Source Department of Sanitary Inspection, School of Public Health, Shandong University, Jinan, PR China. Pharmazie. 2011 May;66(5):378-81.
The study was designed to reveal the pathogenic mechanism of peroxynitrite in hepatic encephalopathy (HE), assess oxidative/nitrative stress in relation to HE induced by thiacetamide (TAA) and provide new ideas and scientific basis for the etiology and treatment of HE. Male Wistar rats were divided into four groups randomly: A (control), B (model), C (ebselen) and D (solvent). All the groups were treated with TAA by intraperitoneal (i.p.) except group A (treated with saline i.p.) to manufacture the model of HE.

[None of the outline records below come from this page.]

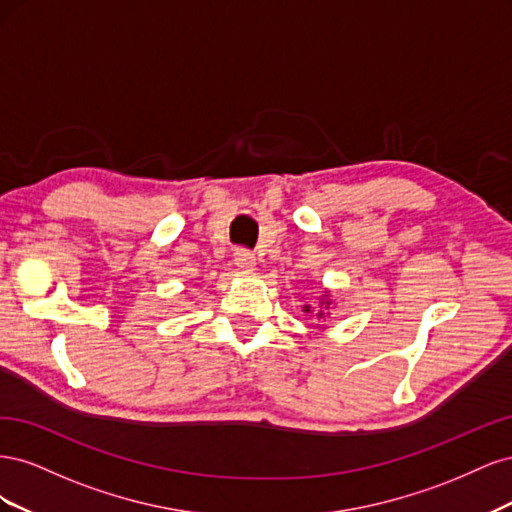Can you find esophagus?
<instances>
[{"mask_svg": "<svg viewBox=\"0 0 512 512\" xmlns=\"http://www.w3.org/2000/svg\"><path fill=\"white\" fill-rule=\"evenodd\" d=\"M235 265L241 269V271H252L256 267V256L250 252V250H239L235 254Z\"/></svg>", "mask_w": 512, "mask_h": 512, "instance_id": "obj_1", "label": "esophagus"}]
</instances>
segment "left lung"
I'll use <instances>...</instances> for the list:
<instances>
[{"mask_svg":"<svg viewBox=\"0 0 512 512\" xmlns=\"http://www.w3.org/2000/svg\"><path fill=\"white\" fill-rule=\"evenodd\" d=\"M327 305H329V303H327ZM305 312H309V305H305ZM318 318H324V314L320 312V314H318Z\"/></svg>","mask_w":512,"mask_h":512,"instance_id":"8db88e82","label":"left lung"}]
</instances>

When rats treated with TAA came to the second stage of HE the four groups were administered intragastrically (i.g.) with saline (A, B), ebselen (C) and dimethyl sulfoxide (DMSO) (D), respectively. Plasma was collected to detect the levels of 3-nitrotyrosine (3-NT), NO, T-SOD and MDA. The results showed that the levels of 3-NT, NO, MDA significantly increased and T-SOD decreased obviously in rats suffering from HE. With the development and progression of HE the extent of oxidative/nitrative stress increased. When treated with ebselen the symptoms of HE mitigated and the levels of biochemical indicators ameliorated significantly. This indicates that oxidative/nitrative stress is involved in the mechanisms of hepatic encephalopathy.